--- Your objective ---
When the word "source" shows up in a line of the data below, copy that whole line.

--- Records shown ---
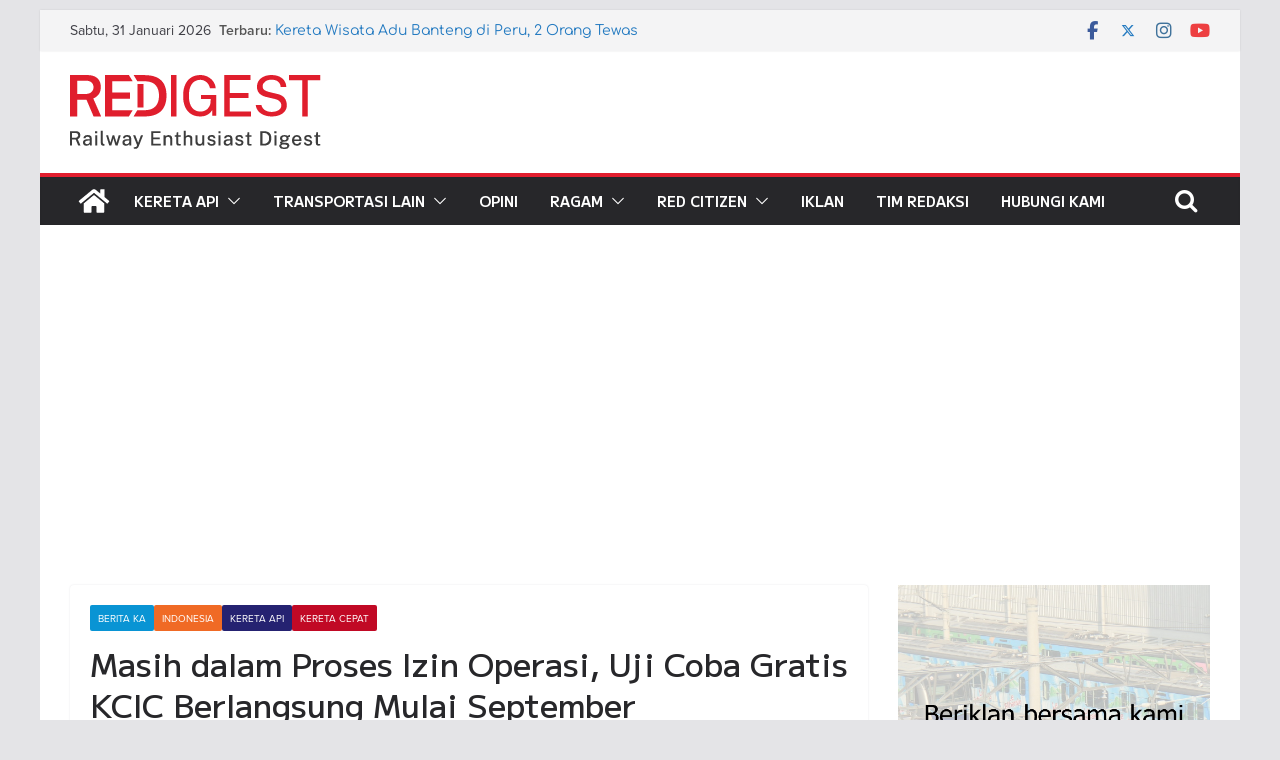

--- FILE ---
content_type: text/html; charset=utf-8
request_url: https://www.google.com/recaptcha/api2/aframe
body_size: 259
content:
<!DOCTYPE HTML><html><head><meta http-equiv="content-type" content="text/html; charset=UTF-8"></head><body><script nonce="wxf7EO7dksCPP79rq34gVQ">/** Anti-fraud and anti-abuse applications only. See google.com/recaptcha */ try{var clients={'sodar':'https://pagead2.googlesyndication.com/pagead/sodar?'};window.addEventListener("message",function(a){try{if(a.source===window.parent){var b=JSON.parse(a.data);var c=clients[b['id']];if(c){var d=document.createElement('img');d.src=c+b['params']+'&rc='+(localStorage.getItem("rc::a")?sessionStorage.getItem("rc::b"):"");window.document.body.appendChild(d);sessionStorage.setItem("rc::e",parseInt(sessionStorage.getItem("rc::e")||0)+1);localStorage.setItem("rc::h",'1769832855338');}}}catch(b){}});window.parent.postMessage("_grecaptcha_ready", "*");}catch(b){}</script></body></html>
...
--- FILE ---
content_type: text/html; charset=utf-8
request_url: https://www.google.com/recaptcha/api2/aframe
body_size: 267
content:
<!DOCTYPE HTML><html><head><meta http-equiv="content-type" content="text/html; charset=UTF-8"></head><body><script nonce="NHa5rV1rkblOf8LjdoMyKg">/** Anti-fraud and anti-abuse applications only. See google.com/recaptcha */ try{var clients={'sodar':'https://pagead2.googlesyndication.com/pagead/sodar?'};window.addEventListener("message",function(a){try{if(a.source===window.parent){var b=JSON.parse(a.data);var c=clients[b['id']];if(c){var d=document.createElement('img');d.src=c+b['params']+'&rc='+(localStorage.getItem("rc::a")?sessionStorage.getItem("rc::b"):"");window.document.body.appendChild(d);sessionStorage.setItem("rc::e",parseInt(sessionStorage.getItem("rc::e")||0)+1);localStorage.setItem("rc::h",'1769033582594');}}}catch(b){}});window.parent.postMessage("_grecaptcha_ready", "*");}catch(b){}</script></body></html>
==
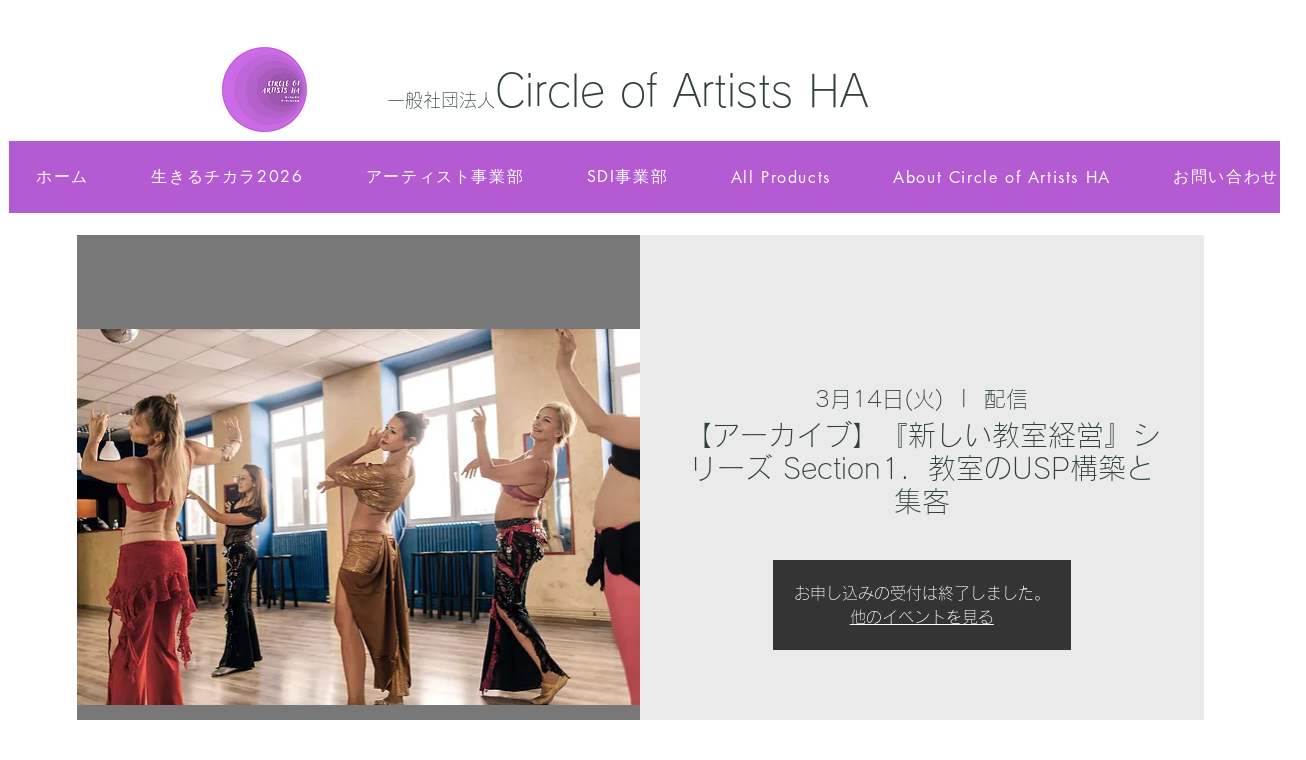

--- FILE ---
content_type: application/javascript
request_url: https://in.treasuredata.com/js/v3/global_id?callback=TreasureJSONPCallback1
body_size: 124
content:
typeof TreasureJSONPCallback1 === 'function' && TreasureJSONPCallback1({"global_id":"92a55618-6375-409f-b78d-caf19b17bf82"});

--- Task output ---
<!DOCTYPE HTML><html><head><meta http-equiv="content-type" content="text/html; charset=UTF-8"></head><body><script nonce="wxf7EO7dksCPP79rq34gVQ">/** Anti-fraud and anti-abuse applications only. See google.com/recaptcha */ try{var clients={'sodar':'https://pagead2.googlesyndication.com/pagead/sodar?'};window.addEventListener("message",function(a){try{if(a.source===window.parent){var b=JSON.parse(a.data);var c=clients[b['id']];if(c){var d=document.createElement('img');d.src=c+b['params']+'&rc='+(localStorage.getItem("rc::a")?sessionStorage.getItem("rc::b"):"");window.document.body.appendChild(d);sessionStorage.setItem("rc::e",parseInt(sessionStorage.getItem("rc::e")||0)+1);localStorage.setItem("rc::h",'1769832855338');}}}catch(b){}});window.parent.postMessage("_grecaptcha_ready", "*");}catch(b){}</script></body></html>
<!DOCTYPE HTML><html><head><meta http-equiv="content-type" content="text/html; charset=UTF-8"></head><body><script nonce="NHa5rV1rkblOf8LjdoMyKg">/** Anti-fraud and anti-abuse applications only. See google.com/recaptcha */ try{var clients={'sodar':'https://pagead2.googlesyndication.com/pagead/sodar?'};window.addEventListener("message",function(a){try{if(a.source===window.parent){var b=JSON.parse(a.data);var c=clients[b['id']];if(c){var d=document.createElement('img');d.src=c+b['params']+'&rc='+(localStorage.getItem("rc::a")?sessionStorage.getItem("rc::b"):"");window.document.body.appendChild(d);sessionStorage.setItem("rc::e",parseInt(sessionStorage.getItem("rc::e")||0)+1);localStorage.setItem("rc::h",'1769033582594');}}}catch(b){}});window.parent.postMessage("_grecaptcha_ready", "*");}catch(b){}</script></body></html>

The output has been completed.